The final room is the bathroom, and while it doesn't seem like there's too much to mention here, it doesn't go without saying that I have abundant hot water, clear facilities, a sturdy tub, AND a washing machine. No, those are all special-bonus-extras, and I'm quite happy for them. One downside of the washing machine was Not learning how to operate it (it's one of the fancy modern ones, what my dad calls Semi-sentient, but the manual is only in Chinese, Russian & Korean), but more practical. I was in bad need of some laundry-time when I moved in, so I promptly stripped down (sorry for the visual) and threw basically everything I own into the washing machine.

Now I didn't have any soap, so this was already an exercise in near-futility, but even some cycles in a wet bath would have eased the encroaching odor.

It took a long time - some 2+ hours? - for the cycle to complete, and only about 1/2 that long for me to realize this wasn't a Genie wash-and-dry mechanism; it was wash only.
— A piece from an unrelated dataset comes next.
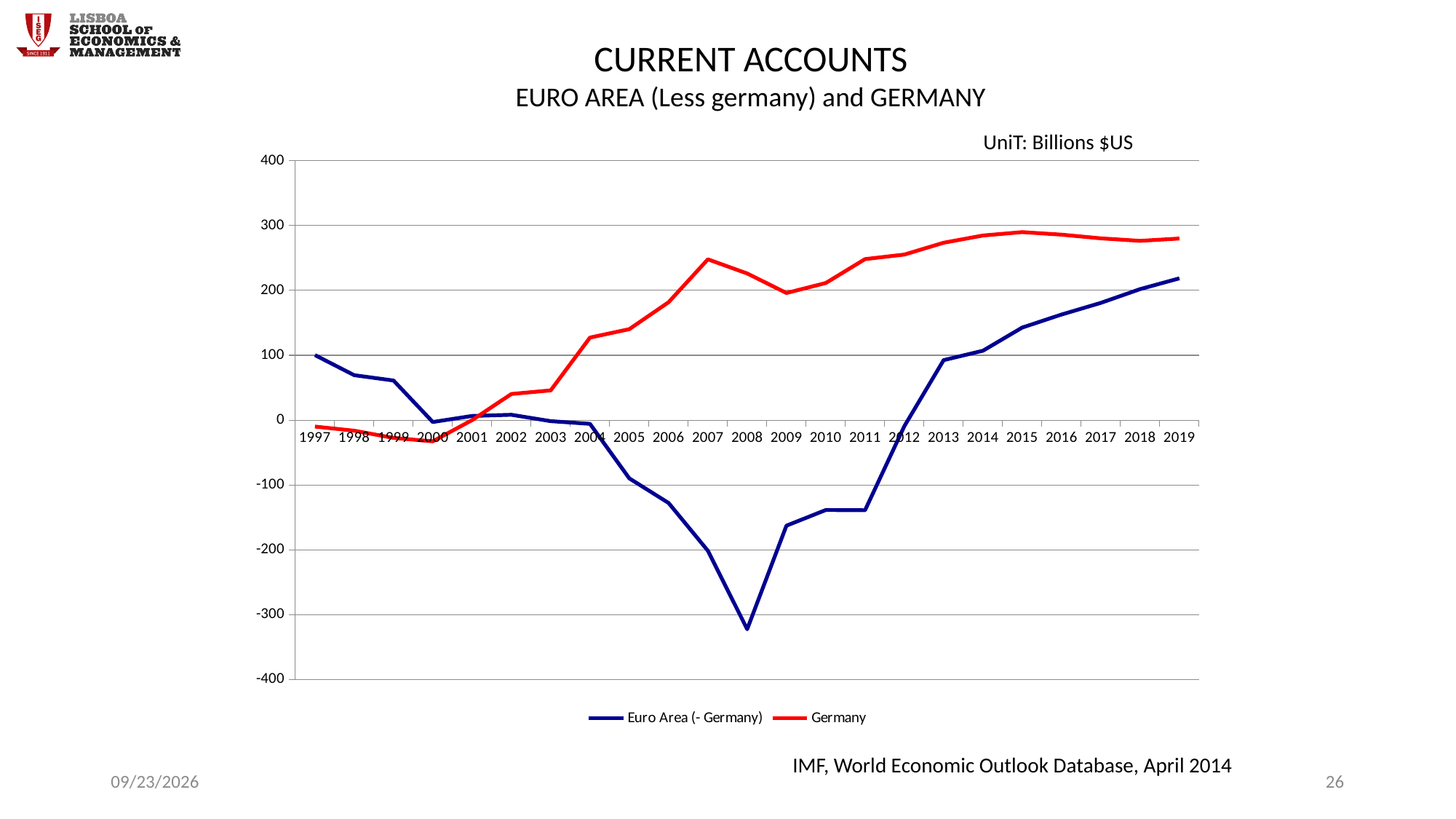
Is the value for Germany in 2007 greater or less than 200? greater In which year does the Germany series reach its lowest value? 2000 How many years are plotted along the x axis? 23 Which series has the larger value in 2010, Euro Area (- Germany) or Germany? Germany Is the value for Germany in 2002 greater or less than 100? less What kind of chart is shown on the slide? line chart How many series does the legend list? 2 In which year does the Euro Area (- Germany) series reach its lowest value? 2008 Is the value for Euro Area (- Germany) in 2008 greater or less than -300? less What unit is stated for the values in the chart? Billions $US Which series has the larger value in 1997, Euro Area (- Germany) or Germany? Euro Area (- Germany) In which year does the Euro Area (- Germany) series reach its highest value? 2019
So it's 9 pm at night, the sun is down, and I'm (not quite) naked with a pile of wet clothes. It was at this moment that I was very thankful for three things.
  1. A pair of pants I hadn't yet worn, thus not in need of washing.
  2. Flip flops, alleviating the need for clean/dry socks.
  3. The electric iron that (also!!!) came with the apartment.
I won't lie - there was no magical solution achieved that night, but in the time it took me to watch Eternal Sunshine of the Spotless Mind (in real Russian over-dub), and admittedly a little bit of The Rundown (in over-over-dub), I at least had clothes that were dry enough to proceed further on their own.

so now I'm all moved in, still stocking up the fridge and trying to get comfortable with the neighborhood. Not sure where the closest full grocery store is yet, and I still get lost by one or two streets on the way home. But "home" it is, in so far as I will have one during my stay in Bishkek: a generic grey concrete tower with a plush, expansive interior tucked inside.

I believe my first apartment was a good look at what "home" was like during the high-Soviet period of the 1960s-70s, and this new place may represent what the all-beautifying forces of capitalism can accomplish with such a place since the 1990s. I'm not sure. This could just be a better pad to begin with.

Time to get back home. My next adventure will be using the (non-self-lighting) gas stove.

Don't worry, I'll open a window. Tyler Durden will have to work much harder to send my (new) flaming shit out into the night. I don't even own condiments.

Then thousand spoons, and all I need is Life.